“So if you’d still like me to go out with you New Year’s Eve, all I have to do is tell Lew that my mother expects to suffer from her gallstones and I have to stay home. Then I think you could buy the Cigale reservations from him cheap.”
“Thanks a lot, Tina, but very honestly I don’t have the loose cash right now. You and Lew make a much more logical couple anyhow.”
Lew Knight wouldn’t have done that. Lew cut throats with carefree zest. But Tina did seem to go with Lew as a type.
Why? Until Lew had developed a raised eyebrow where Tina was concerned, it had been Sam all the way. The rest of the office had accepted the fact and moved out of their path. It wasn’t only a question of Lew’s greater success and financial well-being: just that Lew had decided he wanted Tina and had got her.

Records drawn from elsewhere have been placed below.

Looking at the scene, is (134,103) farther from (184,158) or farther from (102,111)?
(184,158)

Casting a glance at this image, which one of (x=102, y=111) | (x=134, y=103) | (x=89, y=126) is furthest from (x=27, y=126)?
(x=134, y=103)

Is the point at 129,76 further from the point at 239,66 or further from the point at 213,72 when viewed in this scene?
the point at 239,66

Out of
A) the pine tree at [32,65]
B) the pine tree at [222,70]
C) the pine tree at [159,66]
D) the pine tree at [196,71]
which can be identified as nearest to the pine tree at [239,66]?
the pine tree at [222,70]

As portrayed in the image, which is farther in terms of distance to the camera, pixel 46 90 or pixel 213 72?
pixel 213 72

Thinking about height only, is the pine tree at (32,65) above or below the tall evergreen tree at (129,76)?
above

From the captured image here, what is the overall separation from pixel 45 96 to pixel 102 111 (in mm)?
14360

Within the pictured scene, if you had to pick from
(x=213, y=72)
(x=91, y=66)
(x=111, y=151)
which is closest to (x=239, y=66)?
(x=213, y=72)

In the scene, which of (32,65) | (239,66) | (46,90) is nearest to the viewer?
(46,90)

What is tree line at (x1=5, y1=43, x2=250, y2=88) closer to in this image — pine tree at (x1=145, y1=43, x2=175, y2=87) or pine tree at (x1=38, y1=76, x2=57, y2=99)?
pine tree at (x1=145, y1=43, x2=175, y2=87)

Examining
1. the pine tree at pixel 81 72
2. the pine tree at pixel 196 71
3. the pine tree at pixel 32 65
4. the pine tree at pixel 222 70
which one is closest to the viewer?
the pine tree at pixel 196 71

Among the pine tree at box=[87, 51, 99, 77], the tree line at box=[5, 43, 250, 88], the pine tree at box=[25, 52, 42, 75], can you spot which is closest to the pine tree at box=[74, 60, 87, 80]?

It hurt. Tina wasn’t special; she was no cultural companion, no intellectual equal; but he wanted her. He liked being with her. She was the woman he desired, rightly or wrongly, whether or not there was a sound basis to their relationship. He remembered his parents before a railway accident had orphaned him: they were theoretically incompatible, but they had been terribly happy together.
He was still wondering about it the next night as he flipped the pages of “Twinning yourself and your friends.” It would be interesting to twin Tina.
“One for me, one for Lew.”
Only the horrible possibility of an error was there. His mannikin had not been perfect: its arms had been of unequal length. Think of a physically lopsided Tina, something he could never bring himself to disassemble, limping extraneously through life.
And then the book warned: “Your constructed twin, though resembling you in every obvious detail, has not had the slow and guarded maturity you have enjoyed. He or she will not be as stable mentally, much less able to cope with unusual situations, much more prone to neurosis. Only a professional carnuplicator, using the finest equipment, can make an exact copy of a human personality. Yours will be able to live and even reproduce, but cannot ever be accepted as a valid and responsible member of society.”
Well, he could chance that. A little less stability in Tina would hardly be noticeable; it might be more desirable.